** DOCUMENT EXTRACT **
By Deniece Diggins
“SHINE, SISTER, SHINE! You have to say it like that, you can’t say shine sister shine. SHINE SISTER SHINE!” said Ramona Stewart, author and Tri-C alumna, as she discussed her own book at the Tri-C African American Read-In.
This year for Black History Month, Tri-C hosted the African American Read-In (AARI), part of a national campaign promoted by the National Council of Teachers of English, to emphasize the importance of literacy in our community. The AARI featured poets, authors, Tri-C alumni and faculty as speakers to celebrate and share the importance of literature and writing their individual successes. They spoke of great African American authors, local and famous, family, teachers, and environmental experiences as inspiration and motivation for their work. The speakers also shared colorful and evocative excerpts from their published works and poems. Speaker Kareemah Hairston, poet and Tri-C student, spoke from her poem “Corner Queen Patriot.”
“This corner stinks of urine and reeks of weed. Broken glass and broken dreams, winos and crack-heads. Mother Queen, she stands there coddling these dope boys. She is dope fiend. Dopamine. She’s got a love for the drug, but she’s a drug alone, a fix on her own.”

** REQUIRED WORK **
1) From the Read-In article, repeat the passage that begins at the words "By Deniece Diggins" and stops after the words "African American Read-In.".
2) Name every person mentioned by name in the Read-In article.
The material after this point comes from a different source than the Read-In article.

** SUPPLIED ENTRIES **

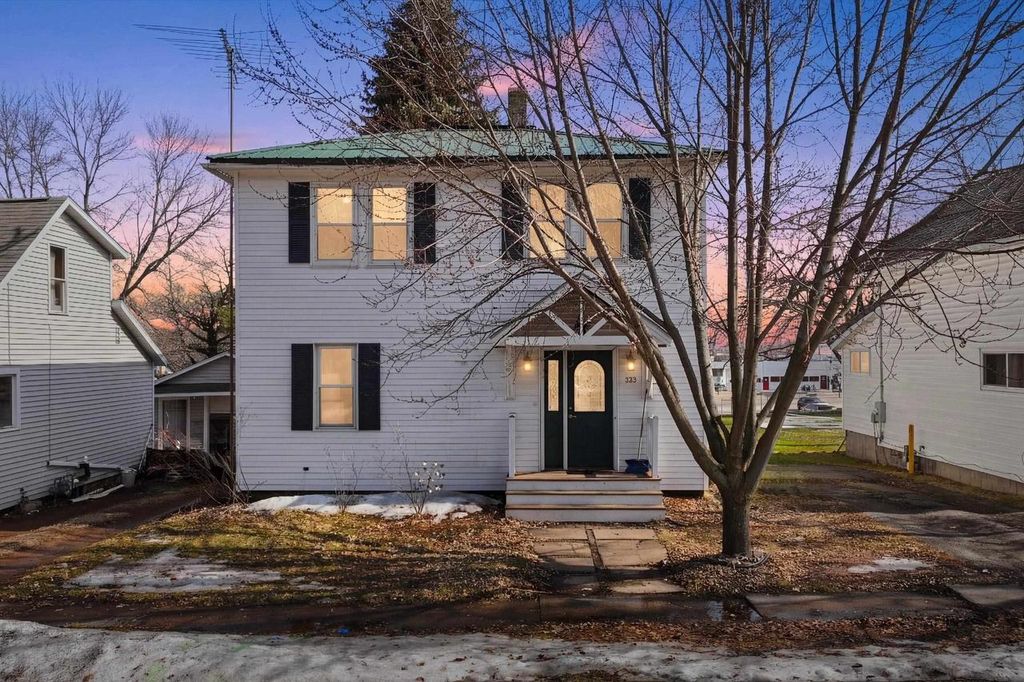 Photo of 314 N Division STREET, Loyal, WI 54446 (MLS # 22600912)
...
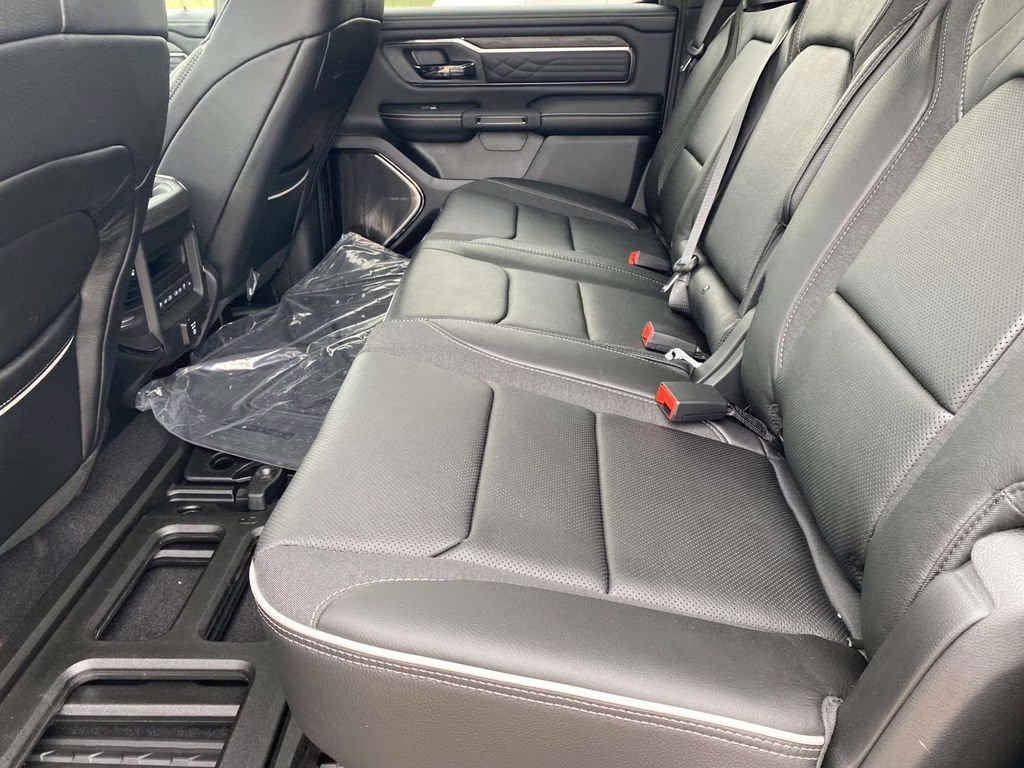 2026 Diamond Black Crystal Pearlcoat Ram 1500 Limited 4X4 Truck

** ACTIVITY ANSWERS **
1)
By Deniece Diggins
“SHINE, SISTER, SHINE! You have to say it like that, you can’t say shine sister shine. SHINE SISTER SHINE!” said Ramona Stewart, author and Tri-C alumna, as she discussed her own book at the Tri-C African American Read-In.

2) Deniece Diggins, Ramona Stewart, Kareemah Hairston